Die geballte Kritik und die politisch motivierte Verfolgung der Autoren und Produzenten von „Flusselegie“ führte dazu, dass die Serie später nur noch im Ausland diskutiert werden konnte.

Diese hier aufgeführte Polarisierung zwischen sehr positiven Einschätzungen und scharfer Kritik wandelte sich allmählich zu eher akademischen und wissenschaftlichen Studien und Analysen, zu denen im Folgenden ein Überblick zu deutsch- und englischsprachiger Literatur gegeben werden soll.

Forschungsüberblick

Ein besonderer Fokus bei diesem Forschungsüberblick zu „Flusselegie“ soll auf deutsch- und englischsprachigen Werken liegen, die einen Überblick zur Debatte liefern, und solchen, die Informationen zum sozio-historischen Hintergrund geben, sowie gängige Übersetzungen vorstellen.

Eine deutsche Übersetzung des Drehbuchs zu „Flusselegie“ ist bei Peschel (1991) zu finden. Die beiden Chefautoren der Serie, Su Xiaokang und Wang Luxiang  haben zudem eine englische Übersetzung mitsamt Handbuch für Zuschauer mit Erklärungen zu in der Serie verwendeten Texten und Bildern veröffentlicht (Su und Wang 1991).

Die vierteljährlich erscheinende, akademische Zeitschrift Chinese Sociological Review (CSR), die einen besonderen Schwerpunkt auf chinesische Gesellschaften auf dem Festland und Taiwan sowie in Hong Kong und im Ausland legt, hat eine dreiteilige Serie zu „Flusselegie“ veröffentlicht. Der erste Teil (Heft 24, Ausgabe 2) verfügt ebenfalls über eine Übersetzung des Drehbuchs ins Englische. Im zweiten Teil der Serie (Heft 24, Ausgabe 4) werden vor allem Beiträge und Kommentare behandelt, die sich hauptsächlich auf die Zeit kurz nach der Erstausstrahlung im Juni 1988 konzentrieren. Der Regisseur von „Flusselegie“, Xia Jun (1992), erklärt dort, wie Bildsprache, Toneffekte, Erzählung und Skript in der Serie verschiedene Emotionen, Gedankengänge, Fragen und Symbole vermitteln.

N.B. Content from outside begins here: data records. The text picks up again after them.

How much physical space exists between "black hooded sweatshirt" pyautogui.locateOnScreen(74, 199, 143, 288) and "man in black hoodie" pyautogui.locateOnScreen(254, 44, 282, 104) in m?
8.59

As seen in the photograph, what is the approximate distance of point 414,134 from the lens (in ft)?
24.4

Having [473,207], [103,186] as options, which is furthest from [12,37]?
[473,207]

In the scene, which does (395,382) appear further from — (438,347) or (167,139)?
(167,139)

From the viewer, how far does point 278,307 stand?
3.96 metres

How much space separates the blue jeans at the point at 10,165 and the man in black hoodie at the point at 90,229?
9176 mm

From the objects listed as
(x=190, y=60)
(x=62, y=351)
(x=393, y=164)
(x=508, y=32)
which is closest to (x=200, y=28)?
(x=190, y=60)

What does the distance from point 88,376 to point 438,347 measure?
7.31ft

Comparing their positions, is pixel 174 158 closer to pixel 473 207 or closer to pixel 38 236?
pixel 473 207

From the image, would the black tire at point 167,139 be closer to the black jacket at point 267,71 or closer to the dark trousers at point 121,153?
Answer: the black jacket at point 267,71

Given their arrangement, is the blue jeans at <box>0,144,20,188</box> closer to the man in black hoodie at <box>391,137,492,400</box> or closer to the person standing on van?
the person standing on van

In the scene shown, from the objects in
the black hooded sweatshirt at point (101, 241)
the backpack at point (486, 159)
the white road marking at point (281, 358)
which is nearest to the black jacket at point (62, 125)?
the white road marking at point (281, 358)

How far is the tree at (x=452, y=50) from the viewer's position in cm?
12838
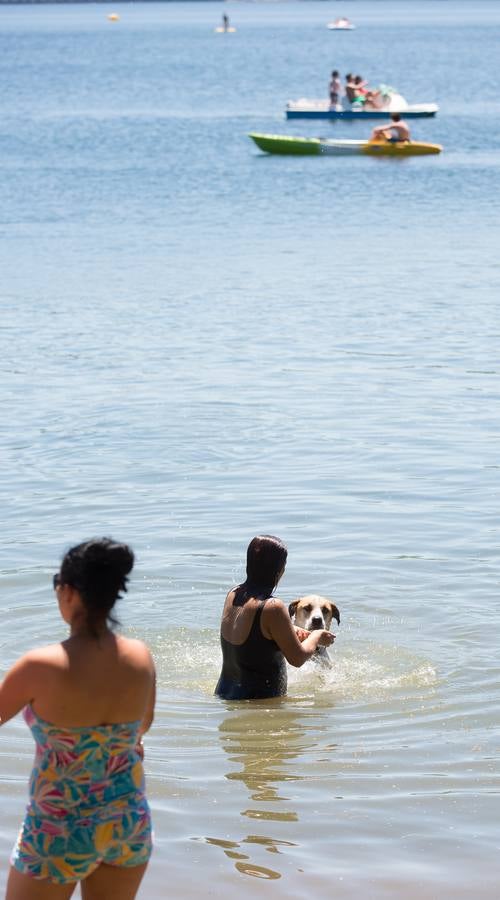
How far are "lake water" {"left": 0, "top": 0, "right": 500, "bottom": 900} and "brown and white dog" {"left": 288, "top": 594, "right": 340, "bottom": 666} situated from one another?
18cm

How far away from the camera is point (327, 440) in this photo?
1513cm

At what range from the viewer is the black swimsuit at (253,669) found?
26.4ft

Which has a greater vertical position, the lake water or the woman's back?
the woman's back

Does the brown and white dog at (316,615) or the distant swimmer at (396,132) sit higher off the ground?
the distant swimmer at (396,132)

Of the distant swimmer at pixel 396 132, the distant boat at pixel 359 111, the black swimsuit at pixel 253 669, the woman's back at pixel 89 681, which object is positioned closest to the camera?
the woman's back at pixel 89 681

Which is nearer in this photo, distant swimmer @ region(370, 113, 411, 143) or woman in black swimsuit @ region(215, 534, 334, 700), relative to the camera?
woman in black swimsuit @ region(215, 534, 334, 700)

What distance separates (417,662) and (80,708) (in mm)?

Wang und Qiu (1992) beschreiben die Wirkung dieser bildlichen und sprachlichen Mittel auf die chinesische Zuschauerschaft sowie die Intentionen ihrer der chinesischen Intelligenzia zugehörigen Schöpfer. Mit Guan (1992) werden weitere kritische Stimmen zur Serie zusammengetragen, darunter auch solche an dem oben bereits erwähnten Generalsekretär der KPCh und Unterstützer der Serie, Zhao Ziyang (R. Jin 1992). Eine Kritik an diesen kritischen Stimmen bietet Xie (1992). Die Ausgabe endet mit einem Kommentar des Chefautors von „Flusselegie“ Su Xiaokang (1992), der sich besorgt über die Popularität von „Flusselegie“ als politisches Phänomen und Debattengegenstand in Festlandchina, Taiwan und Übersee äußert.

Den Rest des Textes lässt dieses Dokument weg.